Task details
Revise the article on the disinformation campaign against Qatar starting at "Behind this content" and ending at "the 2017 crisis.", with "Eekad" changed to "the Eekad team".

Document text
A simple slip exposed links to the Assad regime, fake accounts and a deliberate disinformation campaign.
Sensationalist headlines, clickbait videos and wild accusations of support for terrorism stormed the virtual world in 2017 when the region’s biggest political crisis in decades erupted between Gulf Cooperation Council member states.
Behind this content stand various platforms, chief of which is QLeaks, which has been at the forefront of what appears to be a major disinformation campaign against Qatar.
A recent investigation by Eekad, an open-source intelligence platform in the Middle East, tore through layers of fake accounts, mysterious pages as well as general content that appears to target Qatar, in a bid to find the network behind QLeaks.
The four-month long investigation traced the popular online account back to the United Arab Emirates – which had been closely monitored by Eekad since the 2017 crisis.
That year saw Saudi Arabia, the UAE, Bahrain, and Egypt sever all trade and diplomatic ties with Qatar, sending the region on a political whirlwind that affected residents, citizens and decades-long alliances.
Five years on, and just two years after the dispute was brought to a head, the intelligence entity said it was able to locate QLeaks’ operational headquarters, pointing the finger towards the UAE.
The discovery was made after closely tracking Arab File, or “Malafat Arabiya”, the main account that interacted with QLeaks. Eekad described Arab File as “the tip of the iceberg” in the investigation due to its close link to the platform.

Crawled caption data
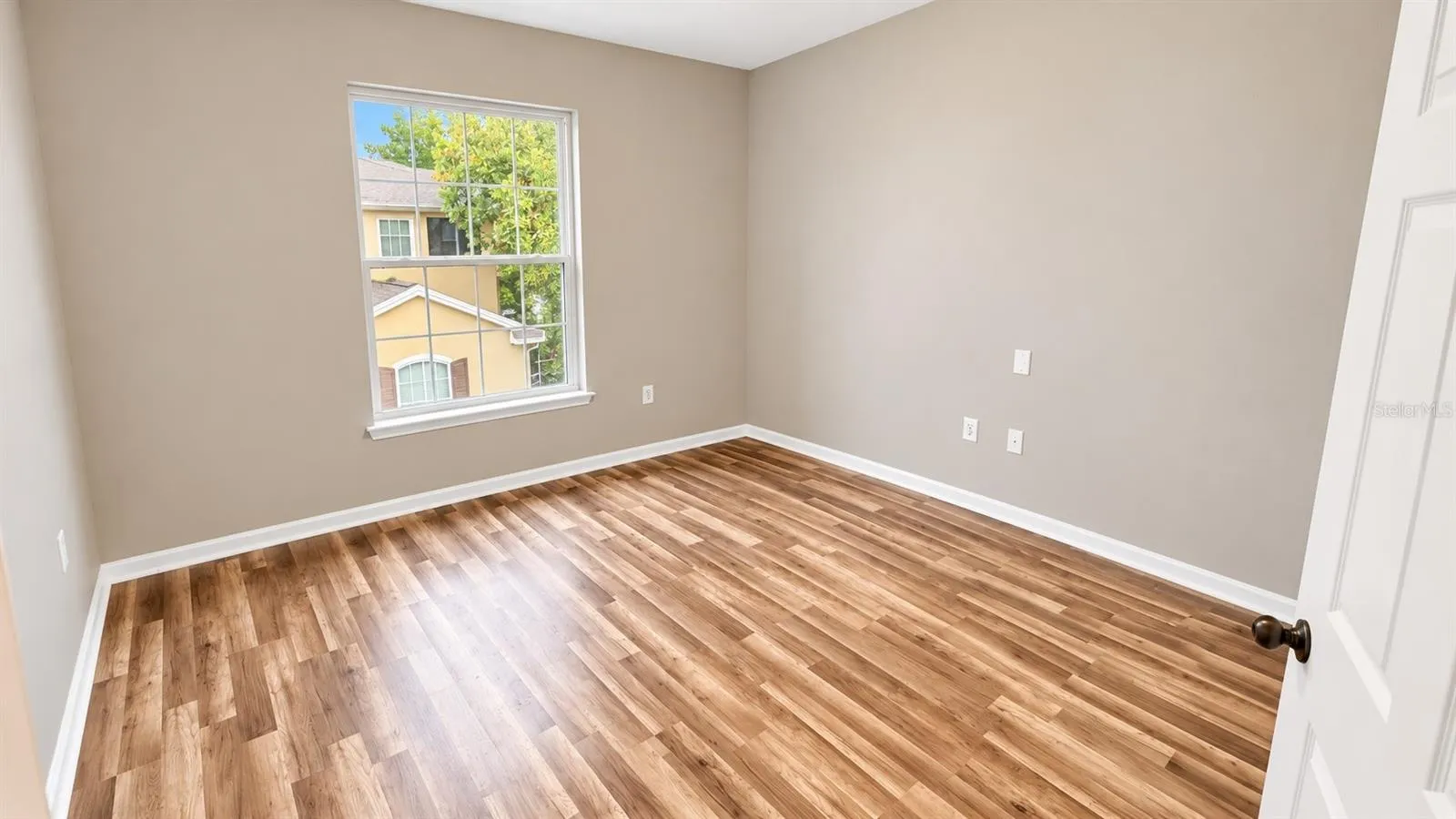 10209 COURTNEY PALMS BLVD #301 #301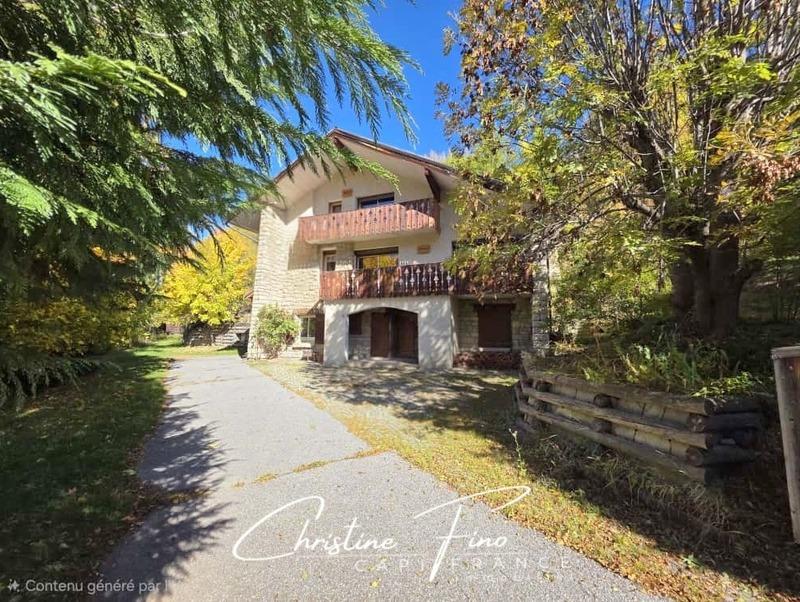 Maison - 251 m² - 10 pièces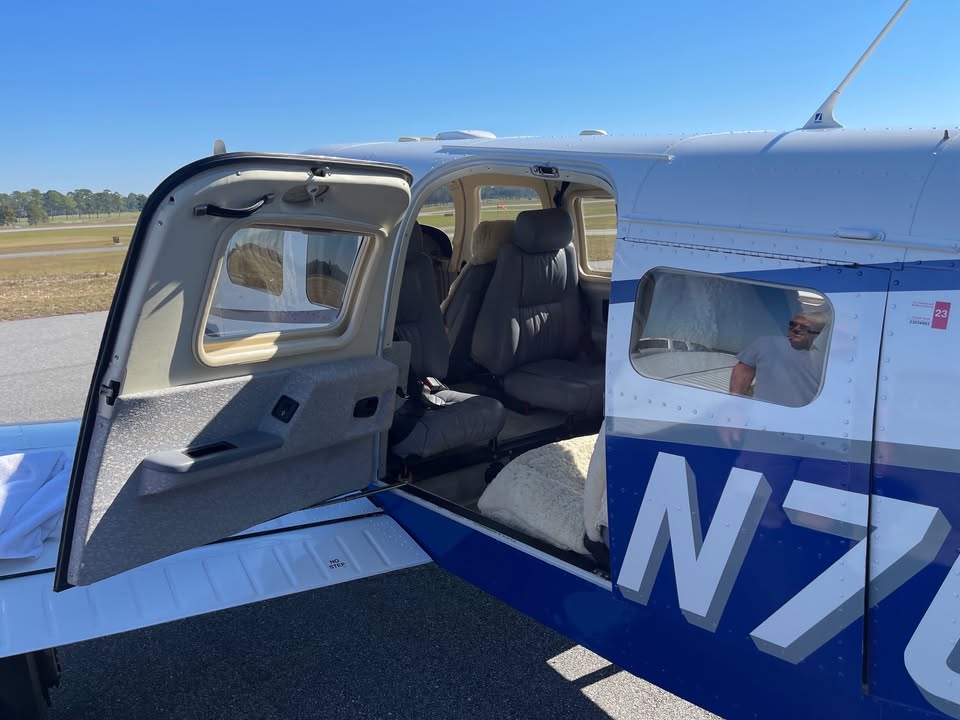 2001 Piper PA32-301, photo 9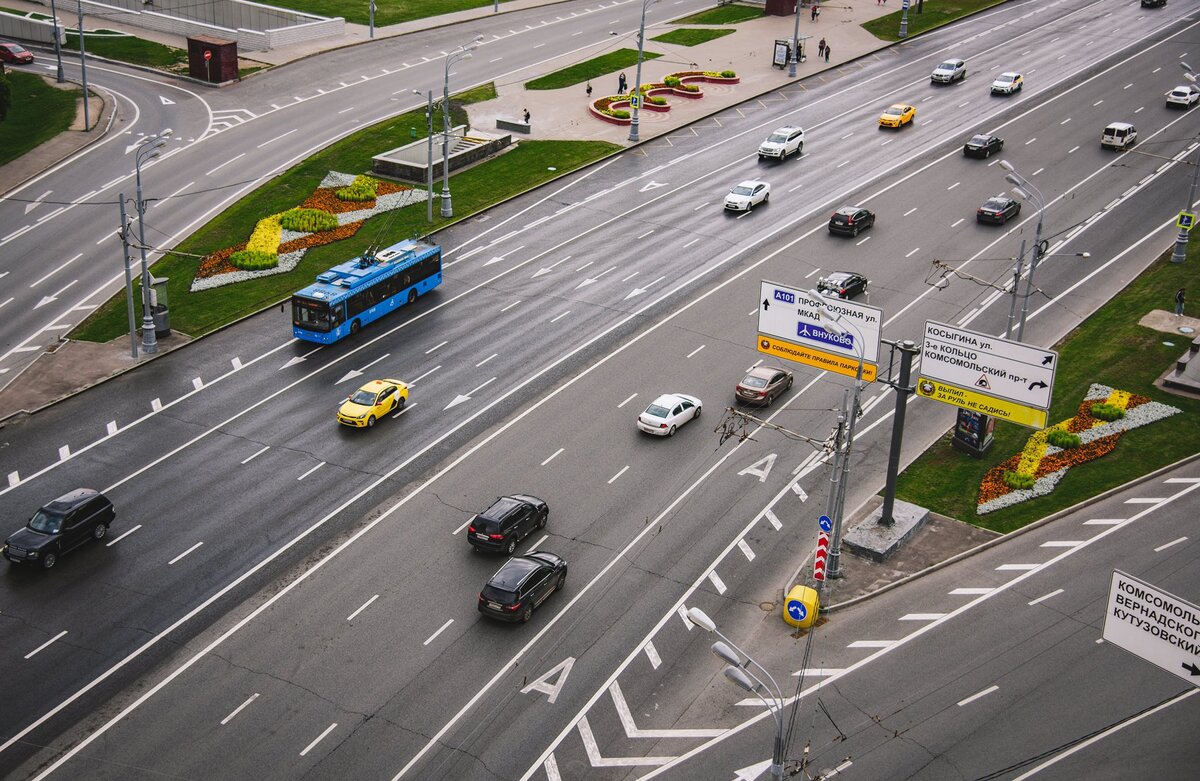 Выделенная автобусная полоса. Выделенная полоса. Полоса для общественного транспорта. Разметка полосы для общественного транспорта. Выделенная полоса для общественного транспорта.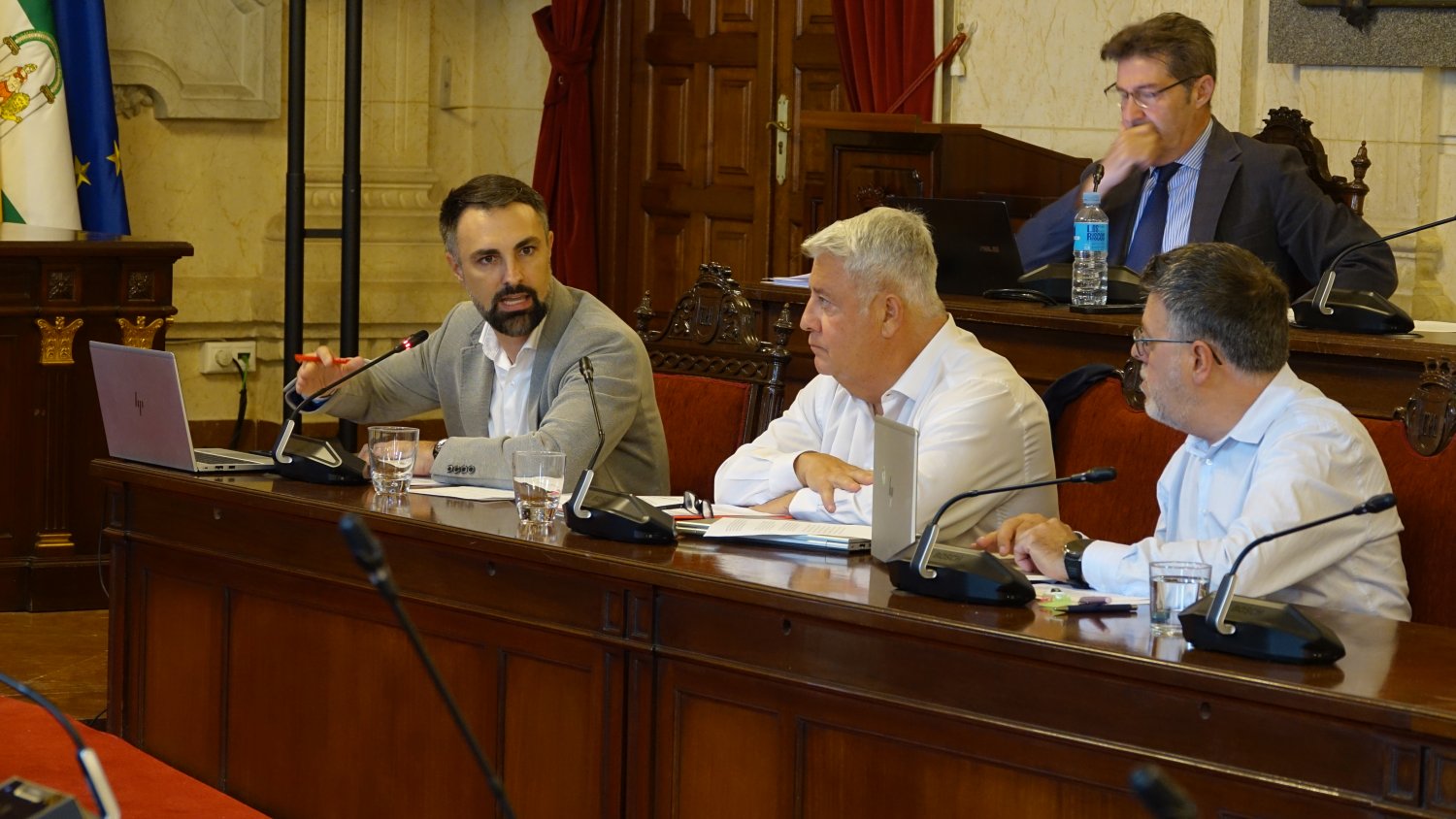 El PSOE critica al Ayuntamiento por mantener cerrado el parque de bomberos de Campanillas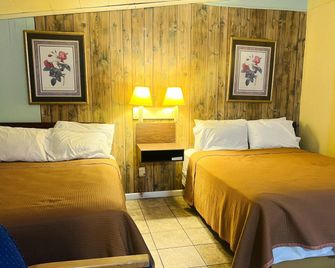 Sparta Motel Near St Louis- Mississippi River Il - Sparta - Bedroom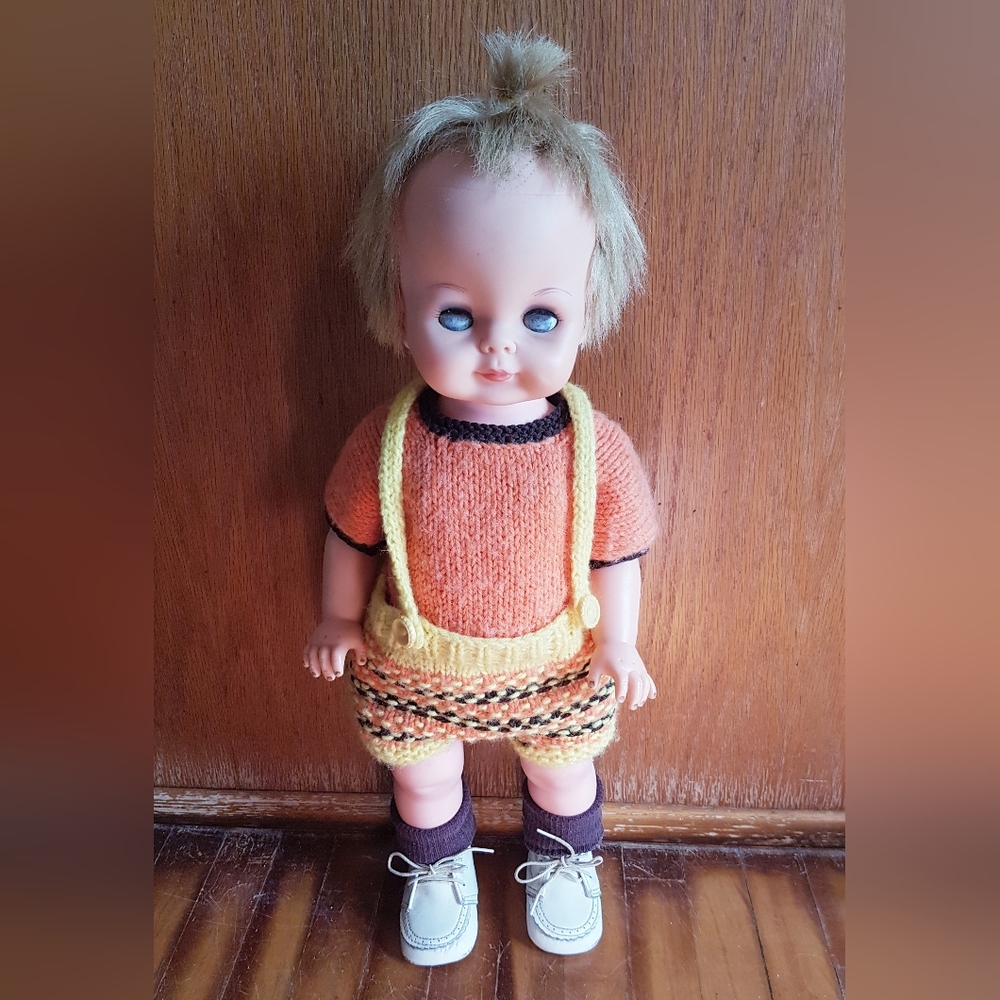 Reliable Baby Doll Wiggles Yellow Orange Brown Knitted Clothes Vintage WORKS TLC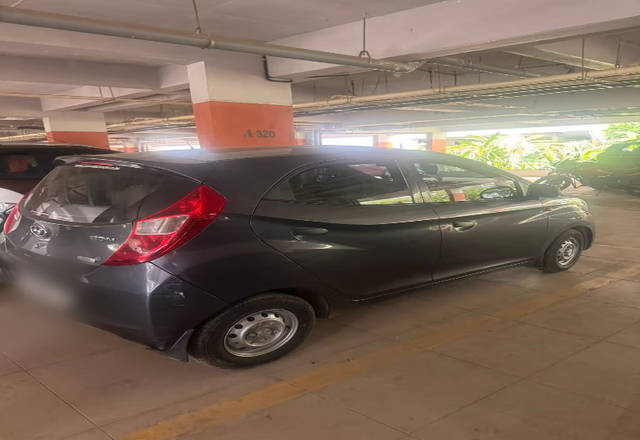 https://images10.gaadi.com/usedcar_image/4542343/original/4169fed2-9a1f-4d6a-99d4-d3d6235611be.?imwidth=6401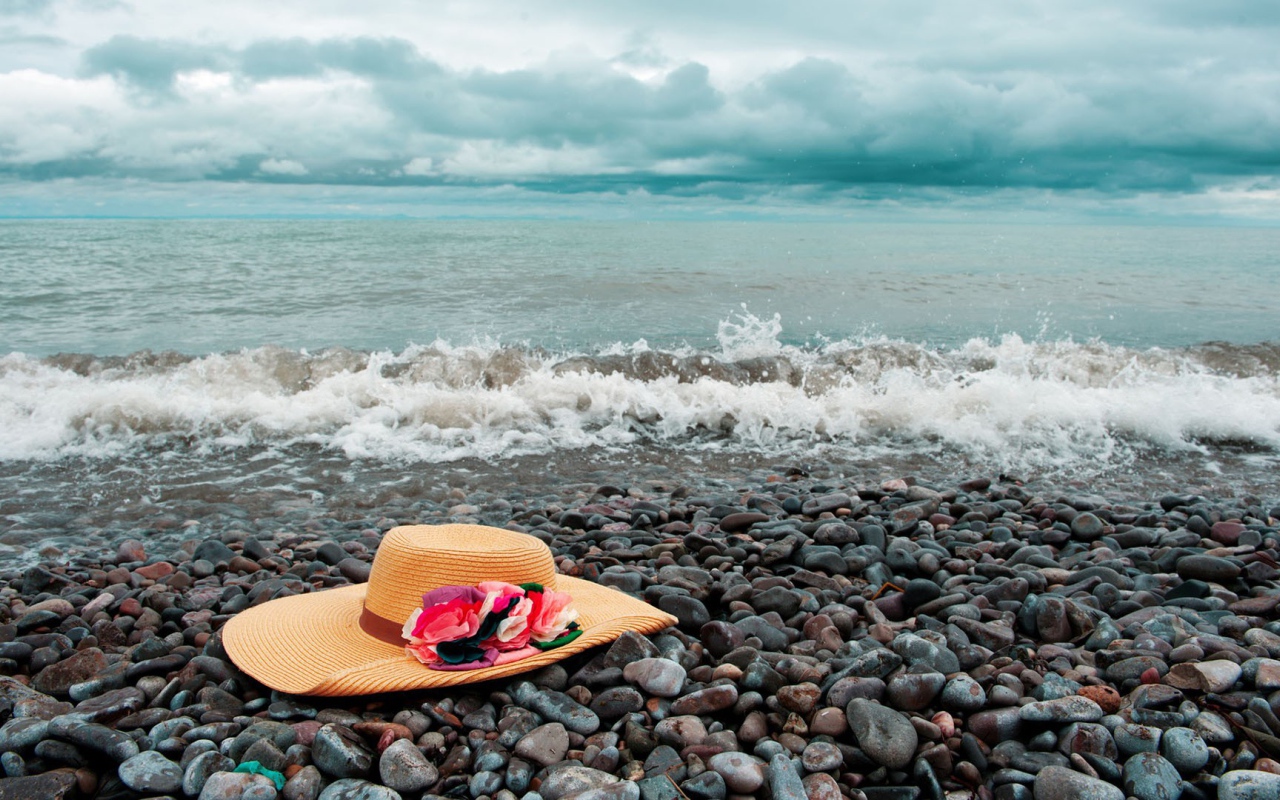 Шляпа на пляже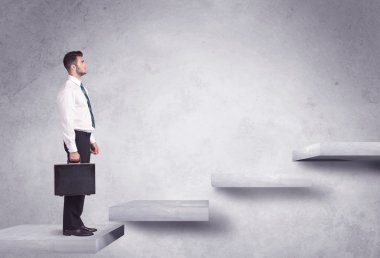 Bir merdiven çıkıyorum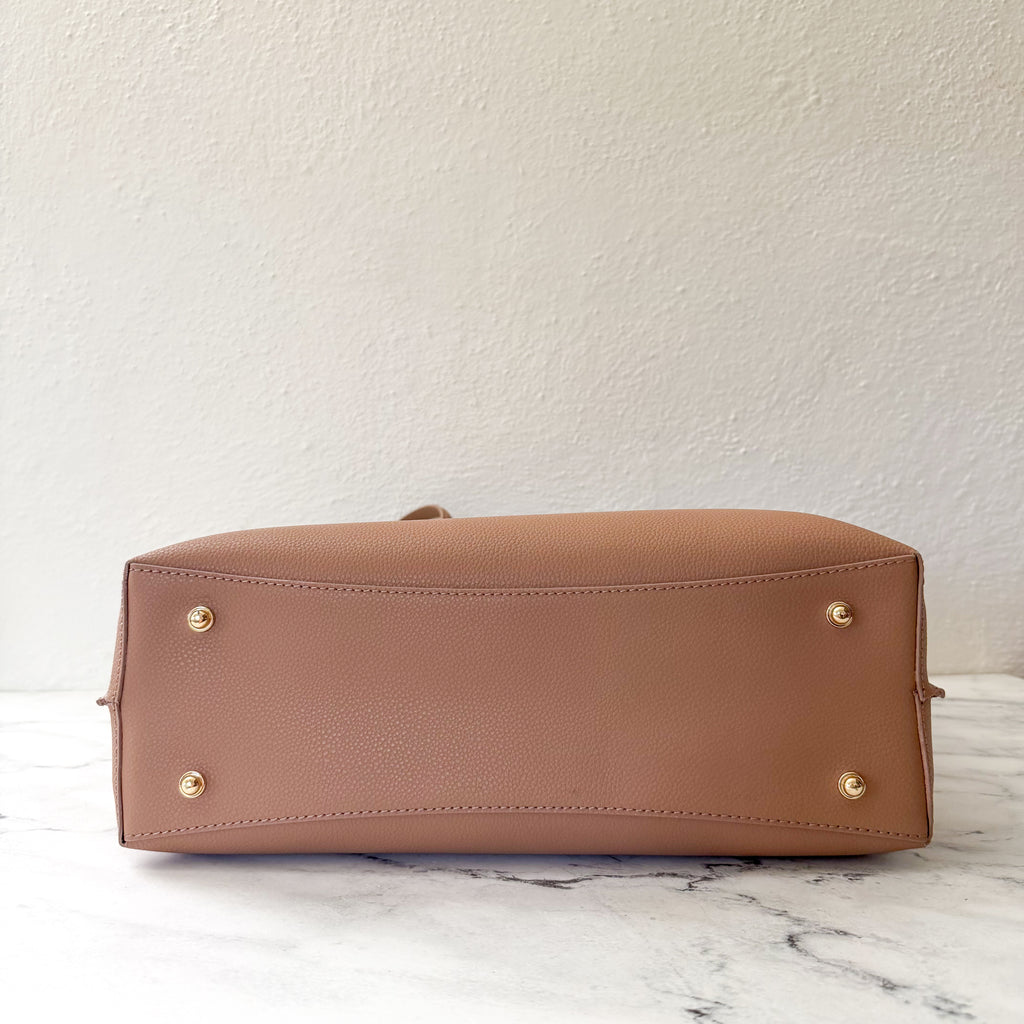 Quince Italian Leather Triple Compartment Shopper Tote in Cappuccino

Response to the task
Behind this content stand various platforms, chief of which is QLeaks, which has been at the forefront of what appears to be a major disinformation campaign against Qatar.
A recent investigation by the Eekad team, an open-source intelligence platform in the Middle East, tore through layers of fake accounts, mysterious pages as well as general content that appears to target Qatar, in a bid to find the network behind QLeaks.
The four-month long investigation traced the popular online account back to the United Arab Emirates – which had been closely monitored by the Eekad team since the 2017 crisis.